La olla cayó al suelo de la cocina con un estrépito, salpicando la comida sobre las baldosas limpias. Rosa jadeó, llevándose la mano al estómago cuando un dolor, más agudo y cruel que ninguno que hubiera conocido, la atravesó. Su marido, Ader, entró corriendo, con el rostro desencajado por la alarma. «Rosa, ¿qué ha pasado? ¿Estás bien?».

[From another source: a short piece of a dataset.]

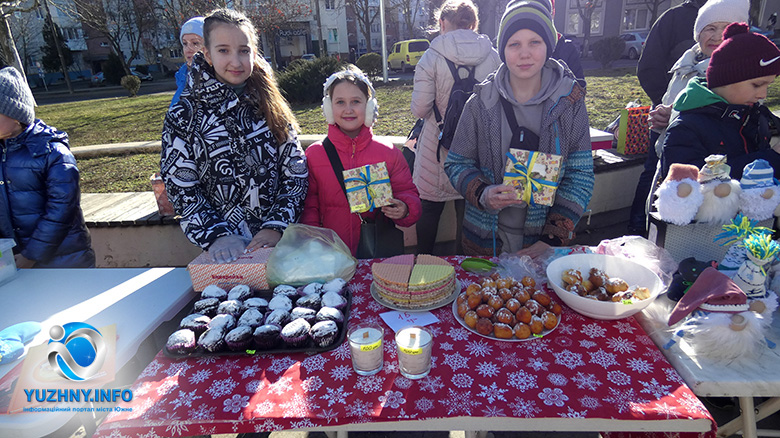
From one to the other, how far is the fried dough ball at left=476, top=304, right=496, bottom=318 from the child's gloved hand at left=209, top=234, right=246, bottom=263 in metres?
1.15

Intentando disimular el miedo que la atenazaba, esbozó una débil sonrisa. «No es nada grave, Ader. Solo un pequeño dolor de estómago. Ya se me pasa». Pero Ader había visto la mueca que no podía ocultar. Durante semanas, la había estado observando, con una silenciosa preocupación que crecía en su interior.
—He notado que tienes el vientre un poco hinchado —dijo con suavidad, procurando no alterarla—. ¿No crees que deberíamos ir al médico?
Rosa hizo un gesto de desdén con la mano. —¿Hinchazón? No es nada. Solo he comido demasiado. —Tenía 50 años, era una orgullosa madre de tres hijos y siempre había cuidado meticulosamente su salud y su aspecto. La idea de que algo anduviera mal le parecía un fracaso personal. —Volveré a mi rutina y estaré bien enseguida.
Ader insistió, intentando aligerar el tenso momento con un toque de humor. “Aun así, nunca antes habías subido tanto de peso. Si no te conociera, diría que estás embarazada”.
Ella soltó una risita, pero la preocupación en sus ojos delataba su actitud despreocupada.
Durante los días siguientes, Rosa emprendió una ofensiva total contra su vientre hinchado. Corrió, montó en bicicleta, siguió una dieta con férrea disciplina, pero la hinchazón solo empeoró. La ansiedad comenzó a enroscarse en su estómago, una compañera constante del dolor persistente. Entonces llegó algo nuevo y absolutamente aterrador: una clara sensación de movimiento en su interior. Intentó racionalizarlo, convencerse de que eran gases o indigestión, pero en el fondo, un miedo primigenio se estaba arraigando.